▸ **Written problem**
Convert the lines below into a Markdown table with two columns, Row and Line. Give each non-blank line its own row number and leave out the blank lines.

▸ **Extracted data**
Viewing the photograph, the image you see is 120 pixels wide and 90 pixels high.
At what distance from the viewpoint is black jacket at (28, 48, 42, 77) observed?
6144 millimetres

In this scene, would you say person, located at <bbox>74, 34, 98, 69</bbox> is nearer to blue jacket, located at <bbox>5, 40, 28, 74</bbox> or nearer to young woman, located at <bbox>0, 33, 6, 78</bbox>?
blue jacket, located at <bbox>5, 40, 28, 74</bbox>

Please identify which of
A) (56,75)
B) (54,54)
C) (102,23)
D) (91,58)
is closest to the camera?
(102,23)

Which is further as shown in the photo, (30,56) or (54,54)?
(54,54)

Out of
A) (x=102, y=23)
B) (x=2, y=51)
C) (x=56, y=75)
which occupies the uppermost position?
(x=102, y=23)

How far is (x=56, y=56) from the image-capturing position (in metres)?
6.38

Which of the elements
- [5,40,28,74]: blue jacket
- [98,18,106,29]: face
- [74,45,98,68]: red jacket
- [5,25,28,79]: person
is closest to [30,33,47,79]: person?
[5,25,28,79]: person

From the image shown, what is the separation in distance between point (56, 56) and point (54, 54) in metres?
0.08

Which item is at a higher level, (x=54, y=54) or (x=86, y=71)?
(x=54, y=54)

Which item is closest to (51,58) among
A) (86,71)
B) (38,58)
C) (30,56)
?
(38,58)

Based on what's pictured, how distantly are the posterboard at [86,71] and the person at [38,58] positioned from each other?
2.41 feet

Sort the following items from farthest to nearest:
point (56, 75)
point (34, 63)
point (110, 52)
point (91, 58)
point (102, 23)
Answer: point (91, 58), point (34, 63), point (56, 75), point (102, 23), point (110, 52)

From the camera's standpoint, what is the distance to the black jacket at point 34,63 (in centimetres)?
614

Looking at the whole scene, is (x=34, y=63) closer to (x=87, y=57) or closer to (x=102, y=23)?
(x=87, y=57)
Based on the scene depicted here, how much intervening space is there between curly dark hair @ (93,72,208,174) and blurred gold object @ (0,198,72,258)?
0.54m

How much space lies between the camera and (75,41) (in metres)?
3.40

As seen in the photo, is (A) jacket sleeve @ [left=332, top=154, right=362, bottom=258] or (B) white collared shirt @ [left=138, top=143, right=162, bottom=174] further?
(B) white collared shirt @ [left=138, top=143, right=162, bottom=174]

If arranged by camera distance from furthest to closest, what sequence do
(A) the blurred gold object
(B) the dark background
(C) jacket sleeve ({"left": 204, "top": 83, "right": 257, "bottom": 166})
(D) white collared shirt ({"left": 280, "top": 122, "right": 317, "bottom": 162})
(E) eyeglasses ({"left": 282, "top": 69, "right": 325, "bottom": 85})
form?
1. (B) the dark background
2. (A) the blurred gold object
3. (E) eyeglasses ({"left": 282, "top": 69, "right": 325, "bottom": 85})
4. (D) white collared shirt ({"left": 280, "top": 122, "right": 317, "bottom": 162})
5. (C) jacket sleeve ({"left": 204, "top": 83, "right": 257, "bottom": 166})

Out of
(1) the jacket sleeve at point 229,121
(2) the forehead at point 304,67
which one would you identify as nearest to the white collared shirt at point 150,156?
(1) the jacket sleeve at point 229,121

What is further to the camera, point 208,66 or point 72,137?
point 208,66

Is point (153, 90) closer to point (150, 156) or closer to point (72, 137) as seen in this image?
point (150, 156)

▸ **Expected output**
| Row | Line |
|---|---|
| 1 | Viewing the photograph, the image you see is 120 pixels wide and 90 pixels high. |
| 2 | At what distance from the viewpoint is black jacket at (28, 48, 42, 77) observed? |
| 3 | 6144 millimetres |
| 4 | In this scene, would you say person, located at <bbox>74, 34, 98, 69</bbox> is nearer to blue jacket, located at <bbox>5, 40, 28, 74</bbox> or nearer to young woman, located at <bbox>0, 33, 6, 78</bbox>? |
| 5 | blue jacket, located at <bbox>5, 40, 28, 74</bbox> |
| 6 | Please identify which of |
| 7 | A) (56,75) |
| 8 | B) (54,54) |
| 9 | C) (102,23) |
| 10 | D) (91,58) |
| 11 | is closest to the camera? |
| 12 | (102,23) |
| 13 | Which is further as shown in the photo, (30,56) or (54,54)? |
| 14 | (54,54) |
| 15 | Out of |
| 16 | A) (x=102, y=23) |
| 17 | B) (x=2, y=51) |
| 18 | C) (x=56, y=75) |
| 19 | which occupies the uppermost position? |
| 20 | (x=102, y=23) |
| 21 | How far is (x=56, y=56) from the image-capturing position (in metres)? |
| 22 | 6.38 |
| 23 | Which of the elements |
| 24 | - [5,40,28,74]: blue jacket |
| 25 | - [98,18,106,29]: face |
| 26 | - [74,45,98,68]: red jacket |
| 27 | - [5,25,28,79]: person |
| 28 | is closest to [30,33,47,79]: person? |
| 29 | [5,25,28,79]: person |
| 30 | From the image shown, what is the separation in distance between point (56, 56) and point (54, 54) in metres? |
| 31 | 0.08 |
| 32 | Which item is at a higher level, (x=54, y=54) or (x=86, y=71)? |
| 33 | (x=54, y=54) |
| 34 | Which item is closest to (51,58) among |
| 35 | A) (86,71) |
| 36 | B) (38,58) |
| 37 | C) (30,56) |
| 38 | ? |
| 39 | (38,58) |
| 40 | Based on what's pictured, how distantly are the posterboard at [86,71] and the person at [38,58] positioned from each other? |
| 41 | 2.41 feet |
| 42 | Sort the following items from farthest to nearest: |
| 43 | point (56, 75) |
| 44 | point (34, 63) |
| 45 | point (110, 52) |
| 46 | point (91, 58) |
| 47 | point (102, 23) |
| 48 | Answer: point (91, 58), point (34, 63), point (56, 75), point (102, 23), point (110, 52) |
| 49 | From the camera's standpoint, what is the distance to the black jacket at point 34,63 (in centimetres)? |
| 50 | 614 |
| 51 | Looking at the whole scene, is (x=34, y=63) closer to (x=87, y=57) or closer to (x=102, y=23)? |
| 52 | (x=87, y=57) |
| 53 | Based on the scene depicted here, how much intervening space is there between curly dark hair @ (93,72,208,174) and blurred gold object @ (0,198,72,258)? |
| 54 | 0.54m |
| 55 | How much space lies between the camera and (75,41) (in metres)? |
| 56 | 3.40 |
| 57 | As seen in the photo, is (A) jacket sleeve @ [left=332, top=154, right=362, bottom=258] or (B) white collared shirt @ [left=138, top=143, right=162, bottom=174] further? |
| 58 | (B) white collared shirt @ [left=138, top=143, right=162, bottom=174] |
| 59 | If arranged by camera distance from furthest to closest, what sequence do |
| 60 | (A) the blurred gold object |
| 61 | (B) the dark background |
| 62 | (C) jacket sleeve ({"left": 204, "top": 83, "right": 257, "bottom": 166}) |
| 63 | (D) white collared shirt ({"left": 280, "top": 122, "right": 317, "bottom": 162}) |
| 64 | (E) eyeglasses ({"left": 282, "top": 69, "right": 325, "bottom": 85}) |
| 65 | form? |
| 66 | 1. (B) the dark background |
| 67 | 2. (A) the blurred gold object |
| 68 | 3. (E) eyeglasses ({"left": 282, "top": 69, "right": 325, "bottom": 85}) |
| 69 | 4. (D) white collared shirt ({"left": 280, "top": 122, "right": 317, "bottom": 162}) |
| 70 | 5. (C) jacket sleeve ({"left": 204, "top": 83, "right": 257, "bottom": 166}) |
| 71 | Out of |
| 72 | (1) the jacket sleeve at point 229,121 |
| 73 | (2) the forehead at point 304,67 |
| 74 | which one would you identify as nearest to the white collared shirt at point 150,156? |
| 75 | (1) the jacket sleeve at point 229,121 |
| 76 | What is further to the camera, point 208,66 or point 72,137? |
| 77 | point 208,66 |
| 78 | Is point (153, 90) closer to point (150, 156) or closer to point (72, 137) as seen in this image? |
| 79 | point (150, 156) |